▶ **REQUIRED WORK**: All of the entries need to be copied character for character.

▶ **EXTRACTED MATERIAL**:
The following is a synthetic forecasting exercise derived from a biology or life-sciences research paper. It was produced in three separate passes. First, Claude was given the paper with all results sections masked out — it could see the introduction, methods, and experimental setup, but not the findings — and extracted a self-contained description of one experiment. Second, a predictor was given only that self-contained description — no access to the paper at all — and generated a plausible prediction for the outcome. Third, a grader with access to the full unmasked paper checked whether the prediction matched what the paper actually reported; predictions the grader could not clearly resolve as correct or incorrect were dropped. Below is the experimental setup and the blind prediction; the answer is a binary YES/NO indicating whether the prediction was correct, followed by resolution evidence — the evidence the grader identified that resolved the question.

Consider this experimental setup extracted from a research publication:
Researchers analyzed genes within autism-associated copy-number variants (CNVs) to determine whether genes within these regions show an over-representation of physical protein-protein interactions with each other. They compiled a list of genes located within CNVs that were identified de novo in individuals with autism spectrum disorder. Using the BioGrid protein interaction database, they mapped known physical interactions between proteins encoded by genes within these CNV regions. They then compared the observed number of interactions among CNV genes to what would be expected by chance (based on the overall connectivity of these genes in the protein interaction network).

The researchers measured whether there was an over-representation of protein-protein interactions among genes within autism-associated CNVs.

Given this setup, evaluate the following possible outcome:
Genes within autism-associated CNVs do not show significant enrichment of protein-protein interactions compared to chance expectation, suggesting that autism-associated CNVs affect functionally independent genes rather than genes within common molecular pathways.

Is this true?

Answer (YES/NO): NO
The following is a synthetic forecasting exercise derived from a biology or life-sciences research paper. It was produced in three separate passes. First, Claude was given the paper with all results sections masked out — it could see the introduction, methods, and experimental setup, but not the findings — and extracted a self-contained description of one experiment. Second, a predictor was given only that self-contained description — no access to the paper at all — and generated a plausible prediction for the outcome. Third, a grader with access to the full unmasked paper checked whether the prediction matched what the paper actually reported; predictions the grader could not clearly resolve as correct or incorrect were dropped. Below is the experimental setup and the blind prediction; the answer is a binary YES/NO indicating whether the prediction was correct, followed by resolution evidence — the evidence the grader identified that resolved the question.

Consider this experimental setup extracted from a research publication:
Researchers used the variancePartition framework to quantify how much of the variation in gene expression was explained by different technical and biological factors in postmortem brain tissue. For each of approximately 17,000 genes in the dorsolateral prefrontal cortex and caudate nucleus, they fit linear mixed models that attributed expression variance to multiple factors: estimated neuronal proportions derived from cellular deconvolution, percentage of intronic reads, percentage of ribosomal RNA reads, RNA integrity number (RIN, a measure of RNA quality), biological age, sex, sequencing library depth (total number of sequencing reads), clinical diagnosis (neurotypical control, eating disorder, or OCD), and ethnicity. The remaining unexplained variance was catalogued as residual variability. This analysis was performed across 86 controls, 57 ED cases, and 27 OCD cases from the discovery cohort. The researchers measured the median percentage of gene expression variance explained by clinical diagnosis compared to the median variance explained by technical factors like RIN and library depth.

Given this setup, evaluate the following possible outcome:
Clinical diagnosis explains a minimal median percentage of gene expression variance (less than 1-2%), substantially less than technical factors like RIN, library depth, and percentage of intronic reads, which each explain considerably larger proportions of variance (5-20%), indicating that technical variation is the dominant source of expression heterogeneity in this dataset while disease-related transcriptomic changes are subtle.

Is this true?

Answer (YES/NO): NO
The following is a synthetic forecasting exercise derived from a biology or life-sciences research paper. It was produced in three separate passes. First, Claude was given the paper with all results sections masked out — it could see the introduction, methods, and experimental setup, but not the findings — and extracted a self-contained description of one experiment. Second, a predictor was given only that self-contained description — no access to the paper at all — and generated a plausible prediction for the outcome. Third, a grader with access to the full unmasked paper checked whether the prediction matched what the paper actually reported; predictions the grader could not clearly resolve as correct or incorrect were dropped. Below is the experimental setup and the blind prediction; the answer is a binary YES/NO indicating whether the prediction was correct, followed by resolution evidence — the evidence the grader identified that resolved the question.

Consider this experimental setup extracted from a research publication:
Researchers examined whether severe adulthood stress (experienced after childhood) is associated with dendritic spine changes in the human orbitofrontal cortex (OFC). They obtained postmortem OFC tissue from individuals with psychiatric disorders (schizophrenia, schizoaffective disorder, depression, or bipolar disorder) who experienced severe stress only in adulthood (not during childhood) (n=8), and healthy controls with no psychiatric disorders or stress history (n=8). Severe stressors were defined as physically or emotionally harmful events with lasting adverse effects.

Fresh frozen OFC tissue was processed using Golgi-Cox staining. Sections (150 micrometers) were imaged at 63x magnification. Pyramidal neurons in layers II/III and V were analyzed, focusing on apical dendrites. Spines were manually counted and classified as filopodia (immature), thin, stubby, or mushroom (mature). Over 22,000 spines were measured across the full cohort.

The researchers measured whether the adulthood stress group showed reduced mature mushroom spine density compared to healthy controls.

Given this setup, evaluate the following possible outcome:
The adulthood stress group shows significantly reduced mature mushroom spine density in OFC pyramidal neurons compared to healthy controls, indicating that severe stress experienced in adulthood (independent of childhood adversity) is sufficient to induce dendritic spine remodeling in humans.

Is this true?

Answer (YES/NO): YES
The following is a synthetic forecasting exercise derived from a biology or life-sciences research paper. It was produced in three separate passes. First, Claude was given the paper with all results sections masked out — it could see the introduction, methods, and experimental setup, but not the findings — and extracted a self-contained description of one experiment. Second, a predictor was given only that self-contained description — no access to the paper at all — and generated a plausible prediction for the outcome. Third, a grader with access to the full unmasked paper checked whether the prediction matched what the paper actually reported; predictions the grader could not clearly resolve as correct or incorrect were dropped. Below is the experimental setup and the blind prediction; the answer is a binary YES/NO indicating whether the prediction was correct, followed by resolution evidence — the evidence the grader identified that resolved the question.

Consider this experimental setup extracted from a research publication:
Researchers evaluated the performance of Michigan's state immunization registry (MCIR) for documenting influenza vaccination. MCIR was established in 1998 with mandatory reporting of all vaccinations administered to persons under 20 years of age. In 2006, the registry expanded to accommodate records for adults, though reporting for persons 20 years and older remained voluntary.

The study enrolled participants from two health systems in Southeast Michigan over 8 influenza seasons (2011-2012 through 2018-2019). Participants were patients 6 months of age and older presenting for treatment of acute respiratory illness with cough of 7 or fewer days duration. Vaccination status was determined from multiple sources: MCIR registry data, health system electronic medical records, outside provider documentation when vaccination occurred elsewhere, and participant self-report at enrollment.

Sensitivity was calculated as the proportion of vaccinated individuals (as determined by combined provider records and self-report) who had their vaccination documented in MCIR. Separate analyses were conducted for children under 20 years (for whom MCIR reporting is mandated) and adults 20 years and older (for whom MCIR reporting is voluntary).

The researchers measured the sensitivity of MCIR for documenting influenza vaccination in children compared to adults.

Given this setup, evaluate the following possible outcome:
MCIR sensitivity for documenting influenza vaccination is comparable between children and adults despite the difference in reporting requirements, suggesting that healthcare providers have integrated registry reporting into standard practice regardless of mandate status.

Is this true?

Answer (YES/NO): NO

▶ **RESPONSE TO THIS EXERCISE**:
The following is a synthetic forecasting exercise derived from a biology or life-sciences research paper. It was produced in three separate passes. First, Claude was given the paper with all results sections masked out — it could see the introduction, methods, and experimental setup, but not the findings — and extracted a self-contained description of one experiment. Second, a predictor was given only that self-contained description — no access to the paper at all — and generated a plausible prediction for the outcome. Third, a grader with access to the full unmasked paper checked whether the prediction matched what the paper actually reported; predictions the grader could not clearly resolve as correct or incorrect were dropped. Below is the experimental setup and the blind prediction; the answer is a binary YES/NO indicating whether the prediction was correct, followed by resolution evidence — the evidence the grader identified that resolved the question.

Consider this experimental setup extracted from a research publication:
Researchers analyzed genes within autism-associated copy-number variants (CNVs) to determine whether genes within these regions show an over-representation of physical protein-protein interactions with each other. They compiled a list of genes located within CNVs that were identified de novo in individuals with autism spectrum disorder. Using the BioGrid protein interaction database, they mapped known physical interactions between proteins encoded by genes within these CNV regions. They then compared the observed number of interactions among CNV genes to what would be expected by chance (based on the overall connectivity of these genes in the protein interaction network).

The researchers measured whether there was an over-representation of protein-protein interactions among genes within autism-associated CNVs.

Given this setup, evaluate the following possible outcome:
Genes within autism-associated CNVs do not show significant enrichment of protein-protein interactions compared to chance expectation, suggesting that autism-associated CNVs affect functionally independent genes rather than genes within common molecular pathways.

Is this true?

Answer (YES/NO): NO
The following is a synthetic forecasting exercise derived from a biology or life-sciences research paper. It was produced in three separate passes. First, Claude was given the paper with all results sections masked out — it could see the introduction, methods, and experimental setup, but not the findings — and extracted a self-contained description of one experiment. Second, a predictor was given only that self-contained description — no access to the paper at all — and generated a plausible prediction for the outcome. Third, a grader with access to the full unmasked paper checked whether the prediction matched what the paper actually reported; predictions the grader could not clearly resolve as correct or incorrect were dropped. Below is the experimental setup and the blind prediction; the answer is a binary YES/NO indicating whether the prediction was correct, followed by resolution evidence — the evidence the grader identified that resolved the question.

Consider this experimental setup extracted from a research publication:
Researchers used the variancePartition framework to quantify how much of the variation in gene expression was explained by different technical and biological factors in postmortem brain tissue. For each of approximately 17,000 genes in the dorsolateral prefrontal cortex and caudate nucleus, they fit linear mixed models that attributed expression variance to multiple factors: estimated neuronal proportions derived from cellular deconvolution, percentage of intronic reads, percentage of ribosomal RNA reads, RNA integrity number (RIN, a measure of RNA quality), biological age, sex, sequencing library depth (total number of sequencing reads), clinical diagnosis (neurotypical control, eating disorder, or OCD), and ethnicity. The remaining unexplained variance was catalogued as residual variability. This analysis was performed across 86 controls, 57 ED cases, and 27 OCD cases from the discovery cohort. The researchers measured the median percentage of gene expression variance explained by clinical diagnosis compared to the median variance explained by technical factors like RIN and library depth.

Given this setup, evaluate the following possible outcome:
Clinical diagnosis explains a minimal median percentage of gene expression variance (less than 1-2%), substantially less than technical factors like RIN, library depth, and percentage of intronic reads, which each explain considerably larger proportions of variance (5-20%), indicating that technical variation is the dominant source of expression heterogeneity in this dataset while disease-related transcriptomic changes are subtle.

Is this true?

Answer (YES/NO): NO
The following is a synthetic forecasting exercise derived from a biology or life-sciences research paper. It was produced in three separate passes. First, Claude was given the paper with all results sections masked out — it could see the introduction, methods, and experimental setup, but not the findings — and extracted a self-contained description of one experiment. Second, a predictor was given only that self-contained description — no access to the paper at all — and generated a plausible prediction for the outcome. Third, a grader with access to the full unmasked paper checked whether the prediction matched what the paper actually reported; predictions the grader could not clearly resolve as correct or incorrect were dropped. Below is the experimental setup and the blind prediction; the answer is a binary YES/NO indicating whether the prediction was correct, followed by resolution evidence — the evidence the grader identified that resolved the question.

Consider this experimental setup extracted from a research publication:
Researchers examined whether severe adulthood stress (experienced after childhood) is associated with dendritic spine changes in the human orbitofrontal cortex (OFC). They obtained postmortem OFC tissue from individuals with psychiatric disorders (schizophrenia, schizoaffective disorder, depression, or bipolar disorder) who experienced severe stress only in adulthood (not during childhood) (n=8), and healthy controls with no psychiatric disorders or stress history (n=8). Severe stressors were defined as physically or emotionally harmful events with lasting adverse effects.

Fresh frozen OFC tissue was processed using Golgi-Cox staining. Sections (150 micrometers) were imaged at 63x magnification. Pyramidal neurons in layers II/III and V were analyzed, focusing on apical dendrites. Spines were manually counted and classified as filopodia (immature), thin, stubby, or mushroom (mature). Over 22,000 spines were measured across the full cohort.

The researchers measured whether the adulthood stress group showed reduced mature mushroom spine density compared to healthy controls.

Given this setup, evaluate the following possible outcome:
The adulthood stress group shows significantly reduced mature mushroom spine density in OFC pyramidal neurons compared to healthy controls, indicating that severe stress experienced in adulthood (independent of childhood adversity) is sufficient to induce dendritic spine remodeling in humans.

Is this true?

Answer (YES/NO): YES
The following is a synthetic forecasting exercise derived from a biology or life-sciences research paper. It was produced in three separate passes. First, Claude was given the paper with all results sections masked out — it could see the introduction, methods, and experimental setup, but not the findings — and extracted a self-contained description of one experiment. Second, a predictor was given only that self-contained description — no access to the paper at all — and generated a plausible prediction for the outcome. Third, a grader with access to the full unmasked paper checked whether the prediction matched what the paper actually reported; predictions the grader could not clearly resolve as correct or incorrect were dropped. Below is the experimental setup and the blind prediction; the answer is a binary YES/NO indicating whether the prediction was correct, followed by resolution evidence — the evidence the grader identified that resolved the question.

Consider this experimental setup extracted from a research publication:
Researchers evaluated the performance of Michigan's state immunization registry (MCIR) for documenting influenza vaccination. MCIR was established in 1998 with mandatory reporting of all vaccinations administered to persons under 20 years of age. In 2006, the registry expanded to accommodate records for adults, though reporting for persons 20 years and older remained voluntary.

The study enrolled participants from two health systems in Southeast Michigan over 8 influenza seasons (2011-2012 through 2018-2019). Participants were patients 6 months of age and older presenting for treatment of acute respiratory illness with cough of 7 or fewer days duration. Vaccination status was determined from multiple sources: MCIR registry data, health system electronic medical records, outside provider documentation when vaccination occurred elsewhere, and participant self-report at enrollment.

Sensitivity was calculated as the proportion of vaccinated individuals (as determined by combined provider records and self-report) who had their vaccination documented in MCIR. Separate analyses were conducted for children under 20 years (for whom MCIR reporting is mandated) and adults 20 years and older (for whom MCIR reporting is voluntary).

The researchers measured the sensitivity of MCIR for documenting influenza vaccination in children compared to adults.

Given this setup, evaluate the following possible outcome:
MCIR sensitivity for documenting influenza vaccination is comparable between children and adults despite the difference in reporting requirements, suggesting that healthcare providers have integrated registry reporting into standard practice regardless of mandate status.

Is this true?

Answer (YES/NO): NO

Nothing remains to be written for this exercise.